I contagi sono ancora in calo in Italia, e il capo della Protezione civile, Angelo Borrelli, ha posto l’accento sul dato dei nuovi casi: 675 in un giorno, il bilancio più basso da inizio marzo. Sono meno della metà del dato di lunedì (1.363), e portano il totale degli attualmente positivi a 104.291. Ma Borrelli non si sbilancia in previsioni (“Sulle vacanze estive credo che nessuno sappia rispondere”, afferma tra l’altro) ed è ancora una volta costretto a comunicare la morte di altre 602 persone, che portano il totale dei decessi legati al coronavirus a 21.067.

Dati forniti:
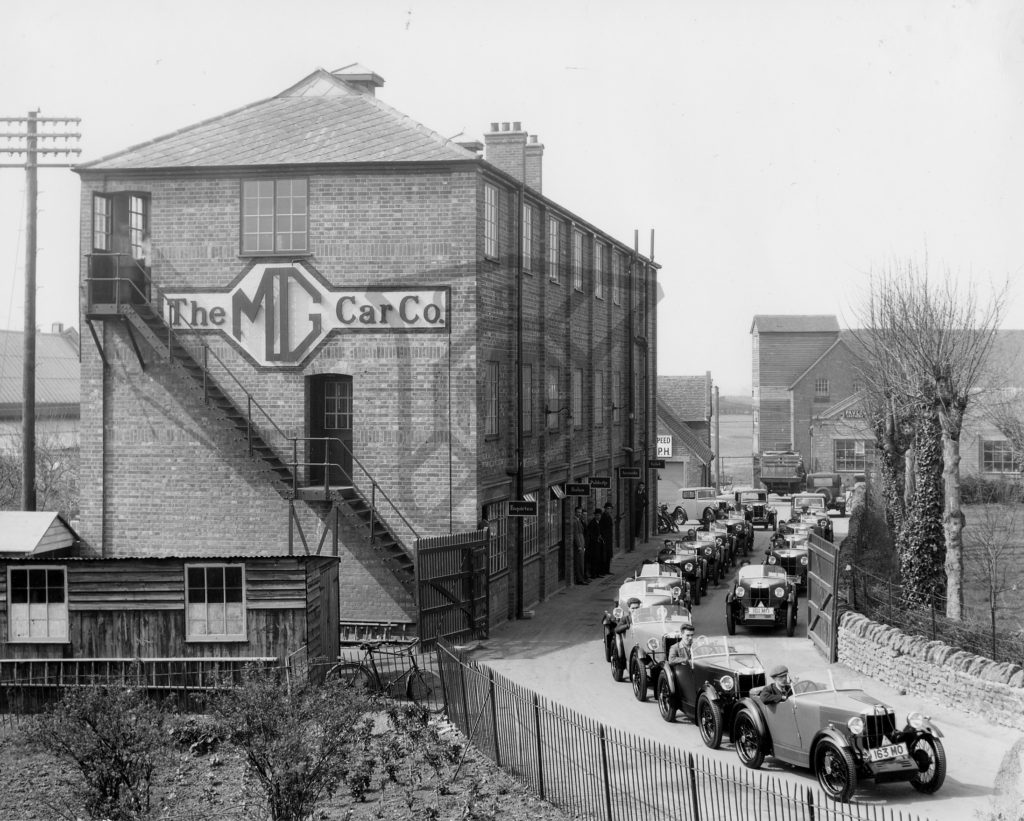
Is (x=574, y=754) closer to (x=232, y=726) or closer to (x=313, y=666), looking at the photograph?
(x=232, y=726)

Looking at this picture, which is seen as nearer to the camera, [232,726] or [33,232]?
[232,726]

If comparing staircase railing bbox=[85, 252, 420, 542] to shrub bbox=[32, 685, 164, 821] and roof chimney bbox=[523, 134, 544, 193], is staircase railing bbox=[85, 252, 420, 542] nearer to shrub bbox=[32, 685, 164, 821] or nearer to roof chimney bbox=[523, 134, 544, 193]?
shrub bbox=[32, 685, 164, 821]

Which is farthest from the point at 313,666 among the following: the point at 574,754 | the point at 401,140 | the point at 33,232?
the point at 33,232

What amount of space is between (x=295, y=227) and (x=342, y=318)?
83.9 inches

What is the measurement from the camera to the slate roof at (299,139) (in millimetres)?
23453

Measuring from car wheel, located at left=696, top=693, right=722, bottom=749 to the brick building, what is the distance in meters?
8.30

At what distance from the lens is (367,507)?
23047 mm

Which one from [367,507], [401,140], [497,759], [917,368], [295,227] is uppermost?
[401,140]

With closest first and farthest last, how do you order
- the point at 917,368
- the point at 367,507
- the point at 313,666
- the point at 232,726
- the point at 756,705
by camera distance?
the point at 232,726, the point at 756,705, the point at 313,666, the point at 367,507, the point at 917,368

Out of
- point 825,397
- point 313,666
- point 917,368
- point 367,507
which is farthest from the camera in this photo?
point 825,397

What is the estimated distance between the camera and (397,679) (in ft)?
62.3

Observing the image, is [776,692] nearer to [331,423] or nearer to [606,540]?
[331,423]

Istruzioni dell'esercizio: Riporti il passo del testo sui contagi che si apre con le parole contenenti "I contagi sono" e si chiude con "coronavirus a 21.067.". I dati costituiscono materiale a sé stante, distinto dal testo.

Spazio per risposta:
I contagi sono ancora in calo in Italia, e il capo della Protezione civile, Angelo Borrelli, ha posto l’accento sul dato dei nuovi casi: 675 in un giorno, il bilancio più basso da inizio marzo. Sono meno della metà del dato di lunedì (1.363), e portano il totale degli attualmente positivi a 104.291. Ma Borrelli non si sbilancia in previsioni (“Sulle vacanze estive credo che nessuno sappia rispondere”, afferma tra l’altro) ed è ancora una volta costretto a comunicare la morte di altre 602 persone, che portano il totale dei decessi legati al coronavirus a 21.067.